[PATCH] D39575: [X86] Add subtarget features prefer-avx256 and prefer-avx128 and use them to limit vector width presented by TTI

Sun Nov 5 07:01:25 PST 2017

hfinkel added a comment.

In https://reviews.llvm.org/D39575#916063, @RKSimon wrote:

> Should we be looking at this from a cost model POV? Possibly introducing the concept of a cost for "first use" of a vector type (in this case for 512-bit vectors),  increasing the cost of 512-bit ops and making the cost models more 'state aware' (use of a 512-bit vector causes a cost multiplier effect on ALL vector ops).

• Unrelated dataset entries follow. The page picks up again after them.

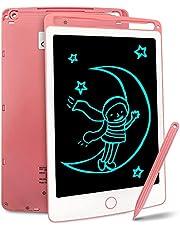 Richgv Lcd-schrijftablet Met Stylus, 8,5 Inch Digitale Ewriter Elektronische Grafische Tekentablet Uitwisbare Draagbare Doodle Mini-bord Memo Notitieblok Voor Kinderen Leren Speelgoed
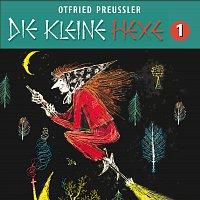 Otfried Preuszler – 01: Die kleine Hexe (Neuproduktion)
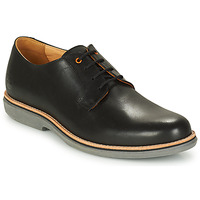 Zapatos Hombre Derbie Timberland CITY GROOVE DERBY Negro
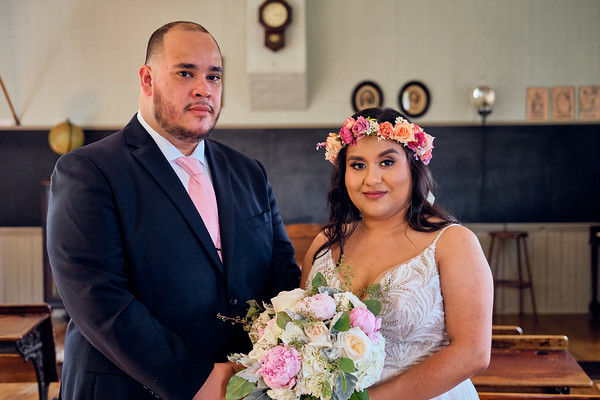 Yesenia+Danny Wedding 072019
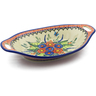 13-inch Stoneware Bowl with Handles - Polmedia Polish Pottery H4065K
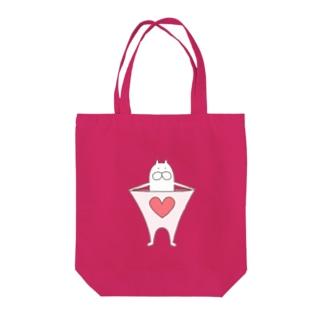 ねこタイツのハートピンク Tote bags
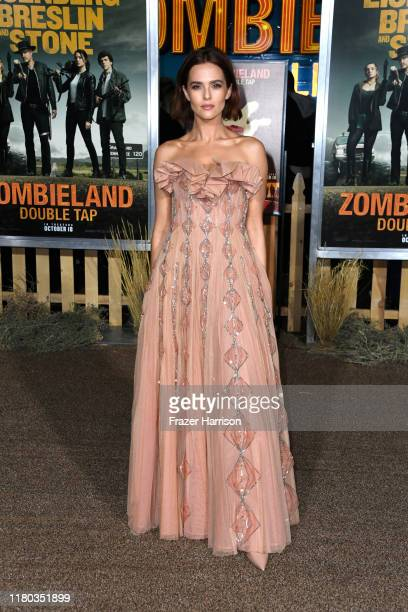 Zoey Deutch attends the Premiere Of Sony Pictures' Zombieland Double Tap at Regency Village Theatre on October 10 2019 in Westwood California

It's not clear to me that this can be a local decision. It's not just the frequency effect on the core in question, it's also the power draw and how that effects the speed of everything else.

> Having said that the vectorizers don't seem to do a good job of comparing costs of different vector widths - AVX1 (Jaguar/Bulldozer/SandyBridge etc.) often end up with 256-bit integer vector code despite the fact that the costs already flag the x4 cost compared to 128-bit integer equivalents (and cause nasty register spill issues).

Not to get too far off topic, but could you elaborate somewhere? Are there bug reports? If it's 4x the cost, and only 2x the width, I'm surprised that we'd get that wrong (assuming that's true for most of the instructions in the loop). I'm curious whether is a deficiency with the register-pressure estimation heuristic in the vectorizer (which matters only for interleaving, but perhaps that's part of the problem?).

https://reviews.llvm.org/D39575